While the bulk of surviving public and private inscriptions found in ancient Macedonia were written in Attic Greek (and later in Koine Greek), fragmentary documentation of a vernacular local Macedonian variety comes from onomastic evidence, ancient glossaries, and recent epigraphic discoveries in the Greek region of Macedonia, such as the curse tablets from Pella and Pydna.

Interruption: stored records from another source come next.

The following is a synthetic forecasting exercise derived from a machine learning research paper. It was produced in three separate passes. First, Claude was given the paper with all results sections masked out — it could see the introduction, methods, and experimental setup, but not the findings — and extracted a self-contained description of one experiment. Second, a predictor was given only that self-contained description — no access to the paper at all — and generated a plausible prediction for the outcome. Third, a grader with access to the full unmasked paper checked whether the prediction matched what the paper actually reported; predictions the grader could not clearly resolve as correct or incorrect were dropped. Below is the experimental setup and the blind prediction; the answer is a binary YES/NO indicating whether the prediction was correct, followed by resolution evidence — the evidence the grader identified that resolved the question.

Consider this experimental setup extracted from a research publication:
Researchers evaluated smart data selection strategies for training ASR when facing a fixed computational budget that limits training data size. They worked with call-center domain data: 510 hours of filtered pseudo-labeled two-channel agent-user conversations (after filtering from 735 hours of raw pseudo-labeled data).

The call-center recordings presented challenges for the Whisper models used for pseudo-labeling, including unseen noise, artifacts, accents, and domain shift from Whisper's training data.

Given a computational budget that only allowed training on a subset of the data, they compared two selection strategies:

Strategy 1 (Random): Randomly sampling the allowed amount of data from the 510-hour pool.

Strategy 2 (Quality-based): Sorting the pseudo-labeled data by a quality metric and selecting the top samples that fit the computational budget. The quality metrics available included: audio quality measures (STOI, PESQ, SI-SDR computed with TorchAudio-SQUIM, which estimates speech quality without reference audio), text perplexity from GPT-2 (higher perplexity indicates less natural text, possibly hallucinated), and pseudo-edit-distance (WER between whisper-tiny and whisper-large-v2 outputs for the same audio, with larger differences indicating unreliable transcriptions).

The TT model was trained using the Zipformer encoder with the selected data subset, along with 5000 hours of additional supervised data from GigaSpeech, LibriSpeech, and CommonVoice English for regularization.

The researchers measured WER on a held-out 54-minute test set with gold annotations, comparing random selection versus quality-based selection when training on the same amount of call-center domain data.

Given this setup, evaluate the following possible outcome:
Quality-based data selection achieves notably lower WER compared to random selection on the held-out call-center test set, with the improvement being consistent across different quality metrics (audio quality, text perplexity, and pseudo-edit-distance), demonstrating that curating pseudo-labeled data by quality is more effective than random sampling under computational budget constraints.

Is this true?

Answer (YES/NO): NO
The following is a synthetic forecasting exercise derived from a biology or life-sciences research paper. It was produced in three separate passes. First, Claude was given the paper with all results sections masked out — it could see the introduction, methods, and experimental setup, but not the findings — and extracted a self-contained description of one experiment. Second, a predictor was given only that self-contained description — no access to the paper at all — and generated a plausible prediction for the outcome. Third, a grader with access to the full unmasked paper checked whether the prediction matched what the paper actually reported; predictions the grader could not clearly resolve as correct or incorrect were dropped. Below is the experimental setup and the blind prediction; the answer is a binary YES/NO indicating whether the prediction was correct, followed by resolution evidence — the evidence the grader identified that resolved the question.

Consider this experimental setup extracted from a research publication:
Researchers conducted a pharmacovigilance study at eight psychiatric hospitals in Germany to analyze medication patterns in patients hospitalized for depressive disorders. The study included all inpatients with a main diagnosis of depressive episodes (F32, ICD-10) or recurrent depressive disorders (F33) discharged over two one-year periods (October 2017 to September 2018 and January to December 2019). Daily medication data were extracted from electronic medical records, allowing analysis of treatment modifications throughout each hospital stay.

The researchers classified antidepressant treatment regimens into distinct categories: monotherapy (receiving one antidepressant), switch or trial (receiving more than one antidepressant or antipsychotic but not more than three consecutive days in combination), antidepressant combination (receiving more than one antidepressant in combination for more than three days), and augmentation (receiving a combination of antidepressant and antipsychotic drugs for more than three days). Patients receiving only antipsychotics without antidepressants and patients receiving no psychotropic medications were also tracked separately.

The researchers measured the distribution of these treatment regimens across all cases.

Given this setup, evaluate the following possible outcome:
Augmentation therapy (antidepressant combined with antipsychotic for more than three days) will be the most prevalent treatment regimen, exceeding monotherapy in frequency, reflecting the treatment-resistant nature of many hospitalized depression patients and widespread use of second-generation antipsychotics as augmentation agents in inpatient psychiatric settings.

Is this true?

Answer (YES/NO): NO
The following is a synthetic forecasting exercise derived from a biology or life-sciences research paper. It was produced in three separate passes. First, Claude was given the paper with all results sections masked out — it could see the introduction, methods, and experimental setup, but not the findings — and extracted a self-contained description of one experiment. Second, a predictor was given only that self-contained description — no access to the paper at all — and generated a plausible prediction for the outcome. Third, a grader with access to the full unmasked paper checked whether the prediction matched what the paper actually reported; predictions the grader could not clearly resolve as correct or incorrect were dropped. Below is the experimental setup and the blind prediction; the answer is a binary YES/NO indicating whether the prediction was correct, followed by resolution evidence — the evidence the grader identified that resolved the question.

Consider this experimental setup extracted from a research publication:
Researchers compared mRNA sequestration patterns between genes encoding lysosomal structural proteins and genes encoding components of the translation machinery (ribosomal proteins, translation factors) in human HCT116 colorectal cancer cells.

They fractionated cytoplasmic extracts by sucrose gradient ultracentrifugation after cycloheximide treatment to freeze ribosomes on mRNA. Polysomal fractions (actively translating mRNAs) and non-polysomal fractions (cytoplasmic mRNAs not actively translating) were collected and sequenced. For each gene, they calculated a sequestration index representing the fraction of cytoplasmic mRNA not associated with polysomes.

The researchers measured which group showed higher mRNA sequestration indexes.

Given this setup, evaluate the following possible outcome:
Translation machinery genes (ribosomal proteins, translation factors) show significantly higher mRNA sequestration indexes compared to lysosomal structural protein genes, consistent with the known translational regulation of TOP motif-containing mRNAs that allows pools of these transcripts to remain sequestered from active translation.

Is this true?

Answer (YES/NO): YES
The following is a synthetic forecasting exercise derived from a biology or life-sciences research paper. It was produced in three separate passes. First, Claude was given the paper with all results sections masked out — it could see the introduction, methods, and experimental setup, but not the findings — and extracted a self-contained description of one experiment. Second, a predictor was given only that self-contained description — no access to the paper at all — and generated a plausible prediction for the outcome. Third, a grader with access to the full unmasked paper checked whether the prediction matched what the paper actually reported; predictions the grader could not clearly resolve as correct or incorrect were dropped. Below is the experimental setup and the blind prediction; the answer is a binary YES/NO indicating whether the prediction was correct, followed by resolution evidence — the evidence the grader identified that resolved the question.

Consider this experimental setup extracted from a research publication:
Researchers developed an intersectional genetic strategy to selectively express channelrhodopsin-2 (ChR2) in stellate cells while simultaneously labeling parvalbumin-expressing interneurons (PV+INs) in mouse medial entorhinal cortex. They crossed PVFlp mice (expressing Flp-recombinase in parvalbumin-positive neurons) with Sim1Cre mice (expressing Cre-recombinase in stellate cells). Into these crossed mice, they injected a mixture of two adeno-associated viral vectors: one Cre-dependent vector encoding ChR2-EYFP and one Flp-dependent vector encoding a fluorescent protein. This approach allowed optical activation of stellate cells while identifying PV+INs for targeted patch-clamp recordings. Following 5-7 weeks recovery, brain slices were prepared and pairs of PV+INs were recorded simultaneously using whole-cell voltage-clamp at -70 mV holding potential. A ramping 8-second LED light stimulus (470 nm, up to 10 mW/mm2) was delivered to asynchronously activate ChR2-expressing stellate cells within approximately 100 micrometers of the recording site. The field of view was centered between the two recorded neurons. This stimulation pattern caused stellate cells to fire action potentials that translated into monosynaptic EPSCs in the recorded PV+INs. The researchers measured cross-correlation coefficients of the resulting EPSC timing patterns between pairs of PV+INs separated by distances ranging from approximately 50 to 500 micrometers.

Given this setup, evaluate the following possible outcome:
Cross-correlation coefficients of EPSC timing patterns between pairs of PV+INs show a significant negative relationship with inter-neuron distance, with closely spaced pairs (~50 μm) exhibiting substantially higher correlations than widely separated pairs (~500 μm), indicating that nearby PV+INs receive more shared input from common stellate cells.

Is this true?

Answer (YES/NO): YES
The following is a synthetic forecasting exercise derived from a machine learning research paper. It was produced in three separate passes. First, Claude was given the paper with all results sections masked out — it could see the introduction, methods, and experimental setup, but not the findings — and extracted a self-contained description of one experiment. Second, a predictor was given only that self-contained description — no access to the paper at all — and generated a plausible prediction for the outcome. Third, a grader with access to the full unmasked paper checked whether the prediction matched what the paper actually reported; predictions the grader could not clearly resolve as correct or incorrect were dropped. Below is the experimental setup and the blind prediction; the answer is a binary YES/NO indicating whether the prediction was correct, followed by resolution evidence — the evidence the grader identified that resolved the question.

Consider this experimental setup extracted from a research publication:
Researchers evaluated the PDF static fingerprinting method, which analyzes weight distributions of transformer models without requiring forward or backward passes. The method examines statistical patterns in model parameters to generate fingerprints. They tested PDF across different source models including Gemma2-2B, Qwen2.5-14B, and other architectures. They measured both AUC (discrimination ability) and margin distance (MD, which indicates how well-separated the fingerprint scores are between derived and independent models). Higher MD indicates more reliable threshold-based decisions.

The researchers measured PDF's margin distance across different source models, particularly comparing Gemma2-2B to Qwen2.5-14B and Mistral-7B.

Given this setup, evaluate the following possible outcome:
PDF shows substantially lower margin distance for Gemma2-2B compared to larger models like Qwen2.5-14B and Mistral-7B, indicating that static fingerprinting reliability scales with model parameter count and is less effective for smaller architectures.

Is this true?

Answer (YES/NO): NO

Upper and Lower divisions of Macedonia up to the death of Philip II

== Classification ==
There has been some recent scholarly agreement, often expressed as cautious or tentative, that ancient Macedonian was a dialect of the Northwest Greek group. However, a minority of scholars has suggested that ancient Macedonian was most likely a separate Indo-European language closely related to Greek rather than a simple dialect. Suggested classifications include:

- A Greek dialect, part of the Northwest Doric group of dialects; pioneered by Friedrich Wilhelm Sturz (1808), and subsequently supported by Olivier Masson (1996), Irad Malkin (2001), Michael Meier-Brügger (2003), Johannes Engels (2010), Simon Hornblower (2011), J. Méndez Dosuna (2012), Georgios Babiniotis (2014), Joachim Matzinger (2016), Georgios Giannakis (2017), Claude Brixhe (2018), M. B. Hatzopoulos (2017, 2020), Emilio Crespo (2017, 2023), Lucien Van Beek (2022) and Jessica Lamont (2023).
- A Greek dialect related to, or a version of, Aeolic Greek; suggested by August Fick (1874), Otto Hoffmann (1906), N. G. L. Hammond (1997), Ian Worthington (2012) and Wojciech Sowa (2007, 2018, 2022).
- A sister language of Greek, according to a scheme in which Macedonian and Greek are the two branches of a Greek–Macedonian subgroup, also called Hellenic (or Helleno-Macedonian) suggested by Georgiev (1966), Joseph (2001) and Hamp (2013).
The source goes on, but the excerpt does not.